AUFGABE: Wandle bitte nur die Zeilen ab der ersten bis einschließlich der Zeile mit "yellow garment [bbox 144/72/208/123], yellow" in eine JSON-Liste von Zeichenketten um, je Zeile ein Eintrag. Leerzeilen entfallen.

GEGEBENE DATEN:
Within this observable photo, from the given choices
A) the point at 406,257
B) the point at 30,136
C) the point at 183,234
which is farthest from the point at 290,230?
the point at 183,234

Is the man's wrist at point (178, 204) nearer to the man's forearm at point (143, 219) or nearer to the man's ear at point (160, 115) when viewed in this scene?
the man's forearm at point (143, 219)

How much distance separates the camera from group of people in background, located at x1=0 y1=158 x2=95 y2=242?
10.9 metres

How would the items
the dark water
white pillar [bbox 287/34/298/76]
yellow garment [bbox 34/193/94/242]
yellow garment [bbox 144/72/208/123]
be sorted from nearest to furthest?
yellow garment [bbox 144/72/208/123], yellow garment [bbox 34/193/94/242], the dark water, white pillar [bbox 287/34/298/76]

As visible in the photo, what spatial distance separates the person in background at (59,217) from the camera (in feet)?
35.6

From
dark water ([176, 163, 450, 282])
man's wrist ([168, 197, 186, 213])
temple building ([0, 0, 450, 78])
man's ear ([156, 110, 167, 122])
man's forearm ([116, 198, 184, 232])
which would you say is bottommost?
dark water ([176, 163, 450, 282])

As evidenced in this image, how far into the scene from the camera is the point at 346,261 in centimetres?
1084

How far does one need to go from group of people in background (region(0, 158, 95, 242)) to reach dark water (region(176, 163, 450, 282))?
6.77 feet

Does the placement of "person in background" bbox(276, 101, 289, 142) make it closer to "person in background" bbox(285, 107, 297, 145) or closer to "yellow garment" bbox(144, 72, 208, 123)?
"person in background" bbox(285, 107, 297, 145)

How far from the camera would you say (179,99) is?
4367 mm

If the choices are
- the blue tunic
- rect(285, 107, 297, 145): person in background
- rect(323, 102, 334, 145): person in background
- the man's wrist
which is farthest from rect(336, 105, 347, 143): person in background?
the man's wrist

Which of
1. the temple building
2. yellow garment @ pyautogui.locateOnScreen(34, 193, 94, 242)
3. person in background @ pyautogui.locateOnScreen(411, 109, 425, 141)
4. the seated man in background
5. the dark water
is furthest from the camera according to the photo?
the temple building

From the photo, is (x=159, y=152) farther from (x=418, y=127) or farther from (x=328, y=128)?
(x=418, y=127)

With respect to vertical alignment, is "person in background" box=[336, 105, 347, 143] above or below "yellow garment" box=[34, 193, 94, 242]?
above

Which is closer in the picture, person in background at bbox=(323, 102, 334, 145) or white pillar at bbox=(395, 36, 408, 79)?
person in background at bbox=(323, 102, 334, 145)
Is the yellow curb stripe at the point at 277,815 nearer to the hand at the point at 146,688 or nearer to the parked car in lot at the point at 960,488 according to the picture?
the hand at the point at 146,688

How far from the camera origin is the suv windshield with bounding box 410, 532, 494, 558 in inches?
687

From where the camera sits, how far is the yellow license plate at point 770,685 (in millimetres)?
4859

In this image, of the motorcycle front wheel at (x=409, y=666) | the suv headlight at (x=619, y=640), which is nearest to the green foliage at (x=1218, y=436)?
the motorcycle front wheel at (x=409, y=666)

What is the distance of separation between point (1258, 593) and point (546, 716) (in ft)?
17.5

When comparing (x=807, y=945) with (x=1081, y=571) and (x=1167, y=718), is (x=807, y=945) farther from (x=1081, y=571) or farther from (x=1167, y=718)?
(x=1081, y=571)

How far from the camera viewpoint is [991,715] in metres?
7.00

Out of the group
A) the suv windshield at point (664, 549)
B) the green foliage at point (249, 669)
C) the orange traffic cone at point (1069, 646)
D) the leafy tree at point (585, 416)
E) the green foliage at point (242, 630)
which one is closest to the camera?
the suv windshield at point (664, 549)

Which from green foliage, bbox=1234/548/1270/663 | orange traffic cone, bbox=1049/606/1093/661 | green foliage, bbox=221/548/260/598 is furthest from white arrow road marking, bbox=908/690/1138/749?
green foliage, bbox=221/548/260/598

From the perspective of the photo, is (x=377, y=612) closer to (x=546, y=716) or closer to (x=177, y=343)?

ERGEBNIS:
[
  "Within this observable photo, from the given choices",
  "A) the point at 406,257",
  "B) the point at 30,136",
  "C) the point at 183,234",
  "which is farthest from the point at 290,230?",
  "the point at 183,234",
  "Is the man's wrist at point (178, 204) nearer to the man's forearm at point (143, 219) or nearer to the man's ear at point (160, 115) when viewed in this scene?",
  "the man's forearm at point (143, 219)",
  "How much distance separates the camera from group of people in background, located at x1=0 y1=158 x2=95 y2=242?",
  "10.9 metres",
  "How would the items",
  "the dark water",
  "white pillar [bbox 287/34/298/76]",
  "yellow garment [bbox 34/193/94/242]",
  "yellow garment [bbox 144/72/208/123]",
  "be sorted from nearest to furthest?",
  "yellow garment [bbox 144/72/208/123], yellow garment [bbox 34/193/94/242], the dark water, white pillar [bbox 287/34/298/76]"
]